Auftrag und Finanzierung des öffentlich-rechtlichen Rundfunks sorgen in Deutschland regelmäßig für kontroverse Diskussionen. Für umfangreiche Reformen der Vorschriften für die Rundfunkanstalten bedurfte es in der Vergangenheit entweder interner Versäumnisse wie in der „Causa Schlesinger“ beim RBB oder eines externen Anstoßes durch das europäische Beihilfenrecht. Womöglich bahnt sich gerade der nächste externe Anstoß an: Denn die EU-Kommission hat am 15. Oktober eine Konsultation zur „Rundfunkmitteilung“ gestartet.

Hintergrund
Bereits 2001 erließ die Kommission die „Mitteilung der Anwendung der Vorschriften über staatliche Beihilfen auf den öffentlich-rechtlichen Rundfunk“ (Abl. 2001, C-320/05), mit der sie ihre eigene Position bei der Anwendung der Vorschriften auf die Finanzierung der öffentlich-rechtlichen Rundfunkanstalten konsolidierte. 2009 erfolgte die letzte Novellierung der Rundfunkmitteilung (Abl. 2009, 257/01).

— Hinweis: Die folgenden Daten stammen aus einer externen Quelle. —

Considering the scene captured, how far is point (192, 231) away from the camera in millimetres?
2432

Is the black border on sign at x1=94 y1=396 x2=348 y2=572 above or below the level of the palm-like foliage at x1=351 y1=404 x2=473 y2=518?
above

Anlass für den Erlass der Mitteilung waren zahlreiche Beschwerden privater Medienanbieter über die Finanzierung des öffentlich-rechtlichen Rundfunks in zahlreichen Mitgliedstaaten, die seit Ende der 1990er-Jahren die Kommission beschäftigten (eine Liste der Kommissionsentscheidungen ist hier einsehbar). In den meisten Fällen erblickte die Kommission in den mitgliedstaatlichen Finanzierungsmechanismen eine tatbestandliche Beihilfe: Zwar könnten öffentlich-rechtliche Rundfunkdienstleistungen eine DAWI darstellen, doch fehlte es den gesetzlichen Definitionen meist an einer hinreichenden Präzision.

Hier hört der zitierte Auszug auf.